WHAT IS REQUIRED: In your copy, reproduce the entries exactly as they are, minus the images.

BEGIN DATA SHOWN

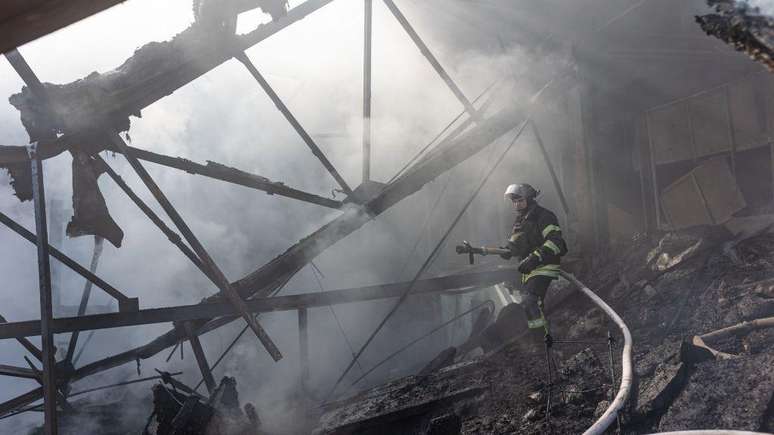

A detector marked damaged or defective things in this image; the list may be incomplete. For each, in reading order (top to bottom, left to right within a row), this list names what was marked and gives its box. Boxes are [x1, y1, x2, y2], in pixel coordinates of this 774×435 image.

charred wooden beam [0, 0, 126, 54]
charred beam end [114, 145, 342, 209]
charred wooden beam [114, 146, 342, 210]
charred beam end [0, 211, 134, 306]
charred beam end [0, 270, 520, 340]
charred wooden beam [0, 270, 520, 340]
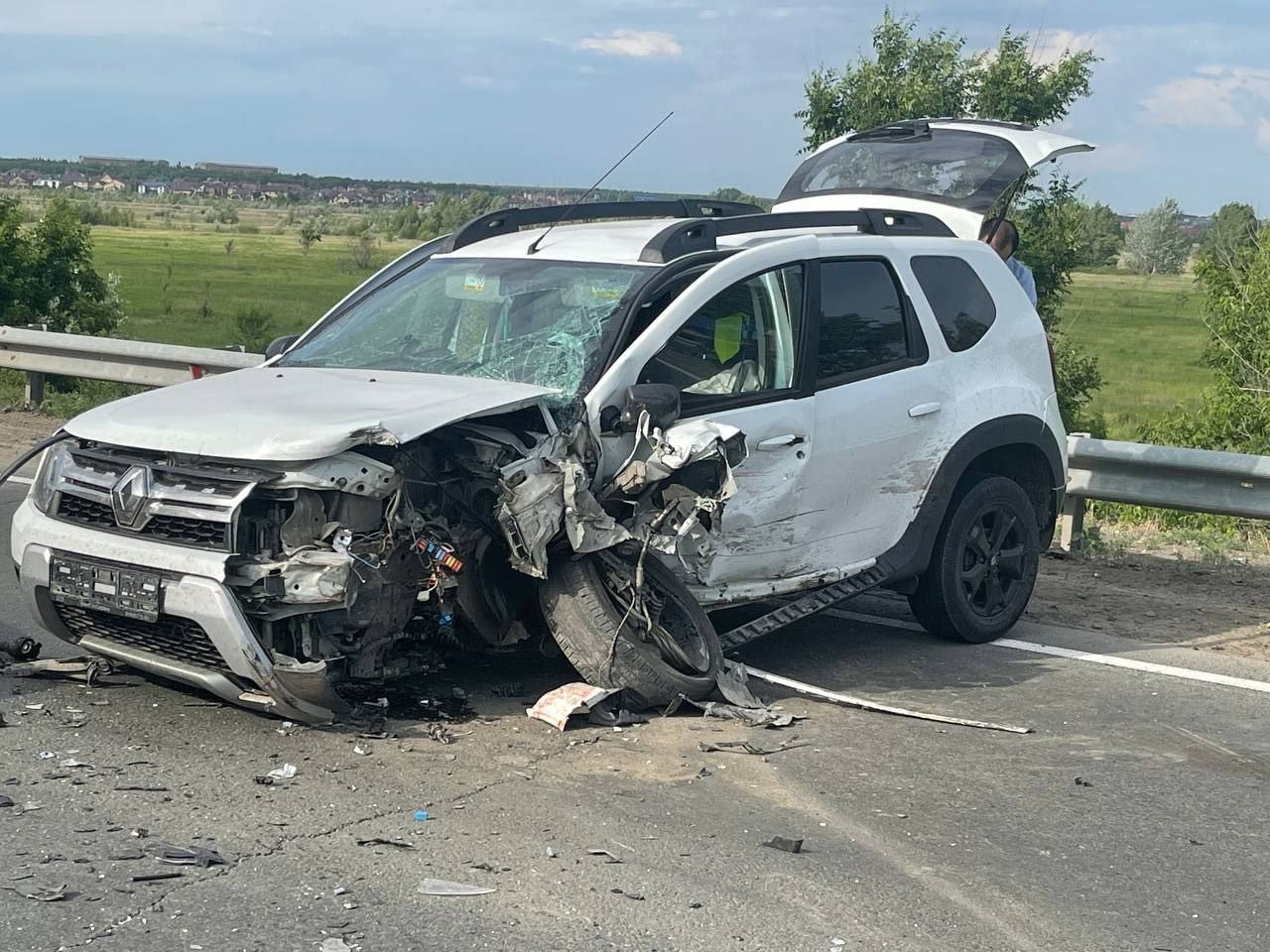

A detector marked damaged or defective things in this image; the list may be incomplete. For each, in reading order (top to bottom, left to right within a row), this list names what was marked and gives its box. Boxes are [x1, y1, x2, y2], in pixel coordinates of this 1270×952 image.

shattered windshield [778, 129, 1024, 211]
shattered windshield [280, 256, 655, 401]
broken headlight [29, 440, 69, 512]
detached bumper [13, 498, 347, 722]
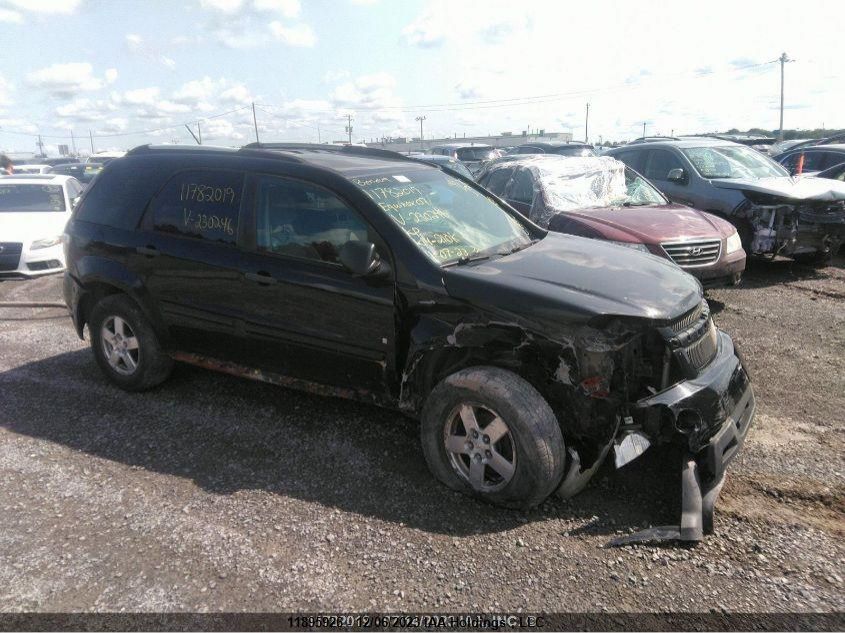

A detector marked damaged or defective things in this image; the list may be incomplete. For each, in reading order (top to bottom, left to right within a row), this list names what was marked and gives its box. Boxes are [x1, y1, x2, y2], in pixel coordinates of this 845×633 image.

car with damaged front [62, 144, 756, 544]
damaged front end of suv [398, 235, 756, 540]
car with damaged front [474, 157, 744, 288]
car with damaged front [608, 138, 844, 264]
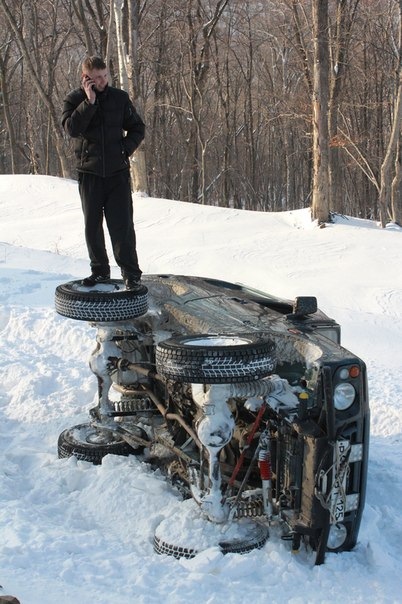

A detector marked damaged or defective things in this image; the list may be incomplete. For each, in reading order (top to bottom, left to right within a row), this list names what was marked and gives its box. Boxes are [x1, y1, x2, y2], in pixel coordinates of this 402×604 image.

overturned suv [55, 276, 370, 564]
damaged vehicle [55, 276, 370, 564]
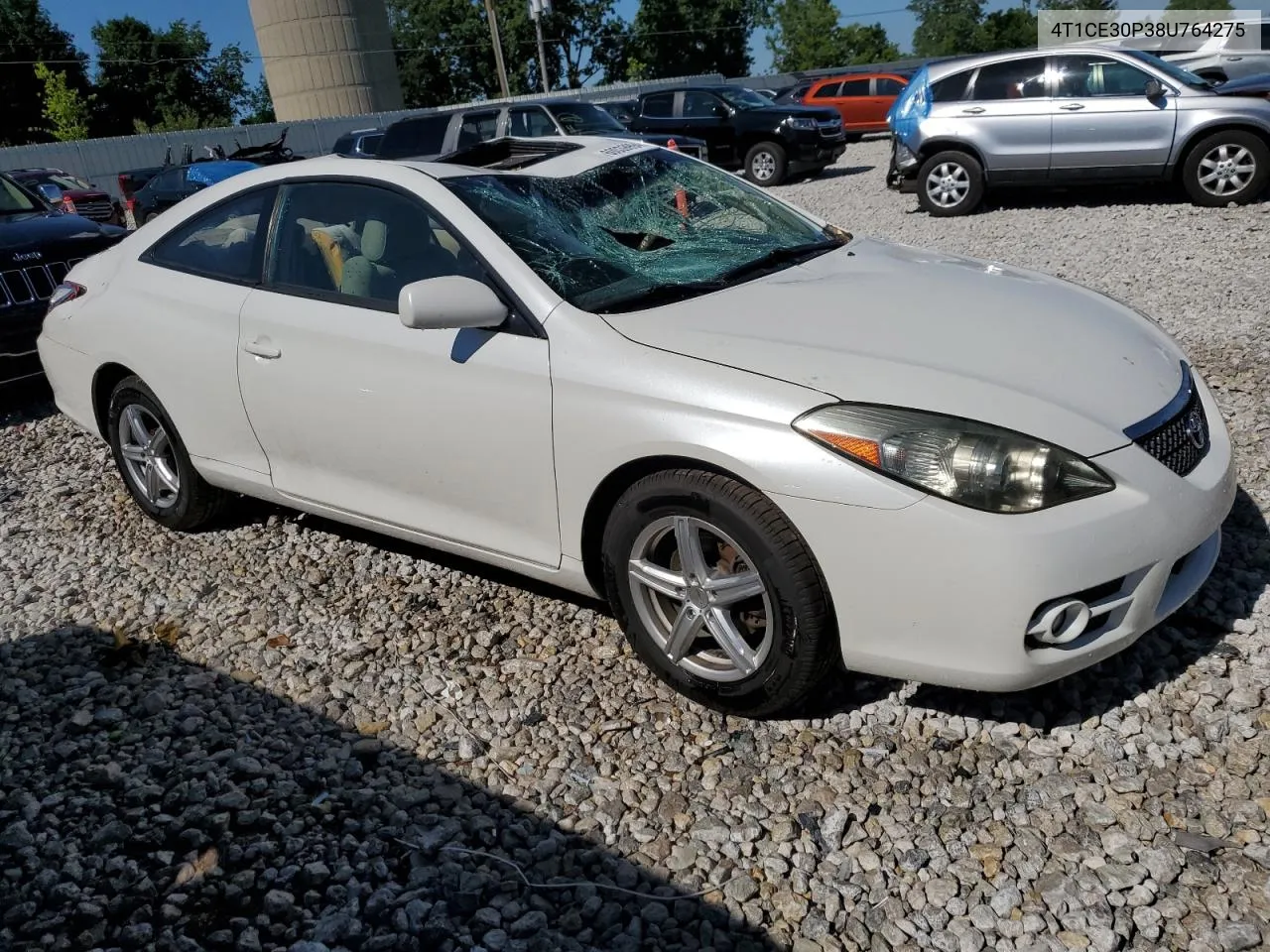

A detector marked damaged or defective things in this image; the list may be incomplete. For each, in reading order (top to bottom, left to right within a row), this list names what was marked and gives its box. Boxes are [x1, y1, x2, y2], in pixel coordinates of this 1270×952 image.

shattered windshield [546, 103, 629, 135]
shattered windshield [442, 148, 848, 313]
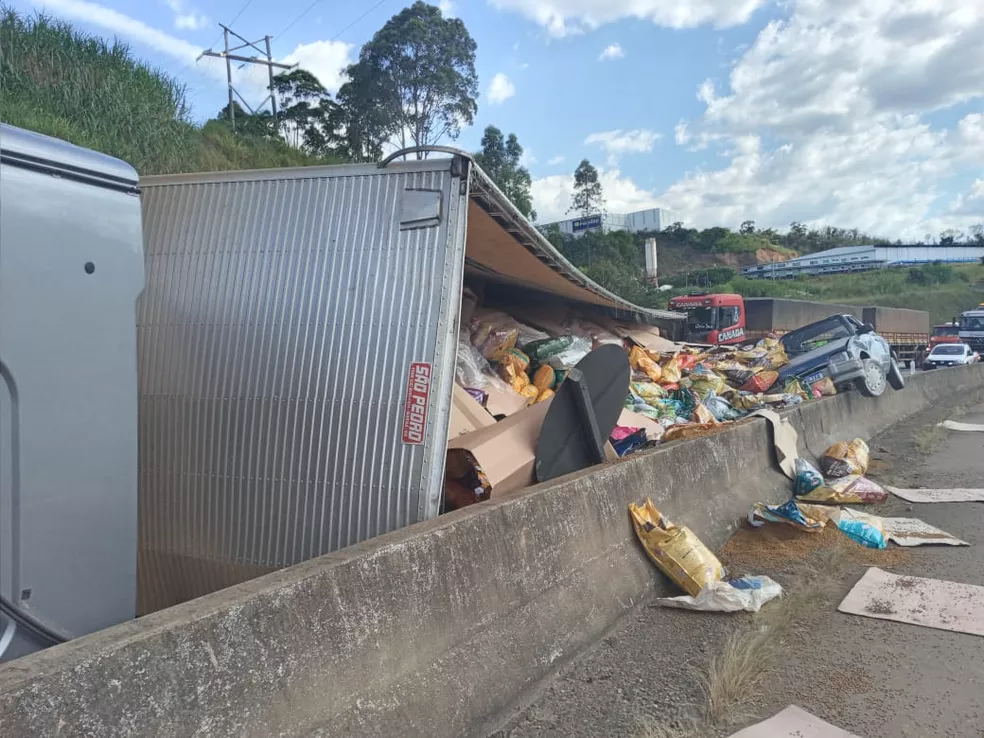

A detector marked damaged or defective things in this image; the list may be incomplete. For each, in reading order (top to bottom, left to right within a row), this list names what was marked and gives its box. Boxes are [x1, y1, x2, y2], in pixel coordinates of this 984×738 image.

overturned truck trailer [136, 150, 684, 608]
crashed pickup truck [776, 314, 908, 400]
torn cardboard box [446, 396, 552, 506]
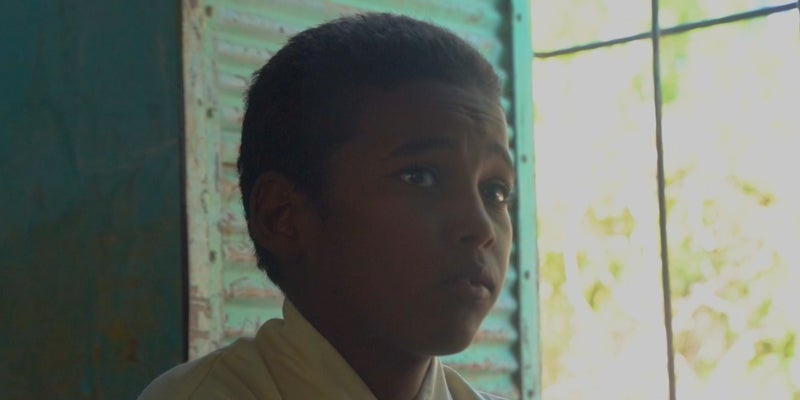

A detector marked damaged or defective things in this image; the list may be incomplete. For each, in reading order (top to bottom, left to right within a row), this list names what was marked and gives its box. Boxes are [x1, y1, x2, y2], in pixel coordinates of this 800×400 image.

END DATA SHOWN

SOLUTION:
A detector marked damaged or defective things in this image; the list may be incomplete. For each, in reading order (top to bottom, left to right within a row), this list names what was marked and gives its box. Boxes are [x1, y1, x2, y2], in pixel coordinates of this 774×435 image.

charred wooden beam [0, 0, 126, 54]
charred beam end [114, 145, 342, 209]
charred wooden beam [114, 146, 342, 210]
charred beam end [0, 211, 134, 306]
charred beam end [0, 270, 520, 340]
charred wooden beam [0, 270, 520, 340]

A detector marked damaged or defective things in this image; the list may be incomplete. For each, in reading order (top to bottom, left to right within a row), this list names what was marked and gives its box. Boxes are [x1, y1, x2, y2], in pixel coordinates of this 1270×952 image.

shattered windshield [778, 129, 1024, 211]
shattered windshield [280, 256, 655, 401]
broken headlight [29, 440, 69, 512]
detached bumper [13, 498, 347, 722]

A detector marked damaged or defective things in this image; the list may be incomplete. For each, in reading order (top to bottom, left to right within a row), this list names what was marked and gives its box. Boxes are [x1, y1, x2, y2], in pixel coordinates of this 845×633 image.

car with damaged front [62, 144, 756, 544]
damaged front end of suv [398, 235, 756, 540]
car with damaged front [474, 157, 744, 288]
car with damaged front [608, 138, 844, 264]

A detector marked damaged or defective things in this image; the list may be incomplete. For each, in reading order (top to bottom, left to right within a row), this list names what was marked and gives its box. Boxes are [x1, y1, x2, y2], in pixel coordinates of this 402×604 image.

overturned suv [55, 276, 370, 564]
damaged vehicle [55, 276, 370, 564]

A detector marked damaged or defective things in this image; the list may be incomplete. For each, in reading order (top to bottom, left to right within a row), this list names what was marked and gives its box. Boxes are [x1, y1, x2, y2], in pixel coordinates of this 1270×952 image.

shattered windshield [546, 103, 629, 135]
shattered windshield [442, 148, 848, 313]

A detector marked damaged or defective things in this image; the list may be incomplete. For each, in reading order (top to bottom, left to right within a row), this list names what was marked and gives its box. Boxes are [x1, y1, x2, y2], in pixel coordinates of this 984×738 image.

overturned truck trailer [136, 150, 684, 608]
crashed pickup truck [776, 314, 908, 400]
torn cardboard box [446, 396, 552, 506]

A detector marked damaged or defective things in this image; the list may be incomplete. For each, in reading order (top to bottom, left to right within a row), this list names what was marked and gives its box. Boxes are [x1, y1, x2, y2], in pixel coordinates of this 800×400 image.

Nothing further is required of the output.